TEXTAUSZUG:
Ein exzellenter Kenner der Kirchengeschichte
Mit dem evangelischen Kirchenhistoriker Johannes Schilling hatten die beiden Pfarrer der Michaelsgemeinde, Philipp Geck und Markus J. Keller, einen exzellenten Kenner der Kirchengeschichte eingeladen. Seine Biografie ist durchaus beeindruckend. Schilling, der drei Doktortitel vorzuweisen hat (einer wurde ihm verliehen), ist Musikwissenschaftler und hat Germanistik, lateinische Philologie des Mittelalters und evangelische Theologie an den Universitäten Göttingen, Zürich, Wien und München studiert.

ERFASSTE ANGABEN:
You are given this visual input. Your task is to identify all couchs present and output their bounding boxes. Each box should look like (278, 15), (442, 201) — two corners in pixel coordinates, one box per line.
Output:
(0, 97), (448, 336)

ARBEITSAUFTRAG 1:
Beantworte anhand des Textauszugs folgende Fragen:
(a) Wer hatte Johannes Schilling eingeladen?
(b) Wie viele Doktortitel hat Schilling vorzuweisen?
(c) An welchen Universitäten hat Schilling studiert?
ARBEITSAUFTRAG 2:
Fasse den Textauszug in zwei Sätzen zusammen.
ARBEITSAUFTRAG 3:
Gib den Textauszug zwischen „Ein exzellenter Kenner“ und „und München studiert.“ einschließlich dieser Wörter wortgetreu aus.
Die Auflistung ist eigenständiges Material und gehört nicht zum Textauszug.

VOLLSTÄNDIGE ANTWORT 1:
(a) Die beiden Pfarrer der Michaelsgemeinde, Philipp Geck und Markus J. Keller.
(b) Drei, wobei ihm einer verliehen wurde.
(c) An den Universitäten Göttingen, Zürich, Wien und München.

VOLLSTÄNDIGE ANTWORT 2:
Die beiden Pfarrer der Michaelsgemeinde, Philipp Geck und Markus J. Keller, hatten den evangelischen Kirchenhistoriker Johannes Schilling als exzellenten Kenner der Kirchengeschichte eingeladen. Schilling hat drei Doktortitel, ist Musikwissenschaftler und hat Germanistik, lateinische Philologie des Mittelalters und evangelische Theologie in Göttingen, Zürich, Wien und München studiert.

VOLLSTÄNDIGE ANTWORT 3:
Ein exzellenter Kenner der Kirchengeschichte
Mit dem evangelischen Kirchenhistoriker Johannes Schilling hatten die beiden Pfarrer der Michaelsgemeinde, Philipp Geck und Markus J. Keller, einen exzellenten Kenner der Kirchengeschichte eingeladen. Seine Biografie ist durchaus beeindruckend. Schilling, der drei Doktortitel vorzuweisen hat (einer wurde ihm verliehen), ist Musikwissenschaftler und hat Germanistik, lateinische Philologie des Mittelalters und evangelische Theologie an den Universitäten Göttingen, Zürich, Wien und München studiert.